── Metin

Kişiyi Belirli veya Belirlenebilir Kılma: Kişisel veri, ilgili kişinin doğrudan kimliğini gösterebileceği gibi, o kişinin kimliğini doğrudan göstermemekle birlikte, herhangi bir kayıtla ilişkilendirilmesi sonucunda kişinin belirlenmesini sağlayan tüm bilgileri de kapsar.

Her Türlü Bilgi: Bu ifade son derece geniş olup, bir gerçek kişinin; adı, soyadı, doğum tarihi ve doğum yeri gibi bireyin sadece kimliğini ortaya koyan bilgiler değil; telefon numarası, motorlu taşıt plakası, sosyal güvenlik numarası, pasaport numarası, özgeçmiş, resim, görüntü ve ses kayıtları, parmak izleri, e-posta adresi, hobiler, tercihler, etkileşimde bulunulan kişiler, grup üyelikleri, aile bilgileri, sağlık bilgileri gibi kişiyi doğrudan veya dolaylı olarak belirlenebilir kılan tüm veriler kişisel veri olarak kabul edilmektedir.

Önemle belirtmek gerekir ki, KVKK’da hangi bilgilerin kişisel veri olarak kabul edileceğine ilişkin sınırlı sayma yoluna gidilmediğinden, bu verilerin kapsamının genişletilmesi mümkündür. Bir bilginin kişisel veri olup olmadığı değerlendirilirken, her somut olayın özelliğine göre “kişiyi tanımlayabilme” özelliğine sahip olup olmadığı dikkate alınmalıdır.

Kişisel verileri hukuka aykırı olarak verme veya ele geçirme suçu, TCK’nın 136. maddesinde düzenlenmiştir. Buna göre, kişisel verileri, hukuka aykırı olarak bir başkasına veren, yayan veya ele geçiren kişi, iki yıldan dört yıla kadar hapis cezası ile cezalandırılacaktır. Maddenin gerekçesinde yer alan “Bu madde hükmü ile, hukuka uygun olarak kaydedilmiş olsun veya olmasın, kişisel verileri hukuka aykırı olarak başkalarına vermek, yaymak veya ele geçirmek, bağımsız bir suç olarak tanımlanmıştır.” ifadesi ile, kişisel verilerin hukuka aykırı olarak bir başkasına verilmesi, yayılması veya ele geçirilmesi fiilleri bağımsız birer suç tipi olarak düzenlenmiş durumdadır.

────

Alıştırma:
Lütfen metnin "Kişiyi Belirli veya" ifadesinden başlayıp "bilgileri de kapsar." ifadesine kadar, bu ifade de dahil olmak üzere, olan kısmını "Kişisel veri" yerine "Kişisel bilgi" koyarak yeniden yazın.

── Öğeler

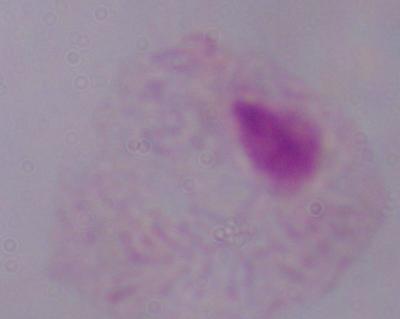

modality: micrograph
magnification: 1000x
identification: trichomonad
Name the cell type shown.
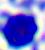
This is a leukocyte.

Summary:
  - Modality: photomicrograph
  - Magnification: 400x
Classify this cell by malaria status.
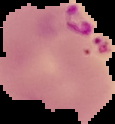

It is parasitized.

image type = segmented cell region with the area outside set to black
image size = 115×124 pixels
preparation = thin blood film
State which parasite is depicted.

────

Görevin Çıktısı:
Kişiyi Belirli veya Belirlenebilir Kılma: Kişisel bilgi, ilgili kişinin doğrudan kimliğini gösterebileceği gibi, o kişinin kimliğini doğrudan göstermemekle birlikte, herhangi bir kayıtla ilişkilendirilmesi sonucunda kişinin belirlenmesini sağlayan tüm bilgileri de kapsar.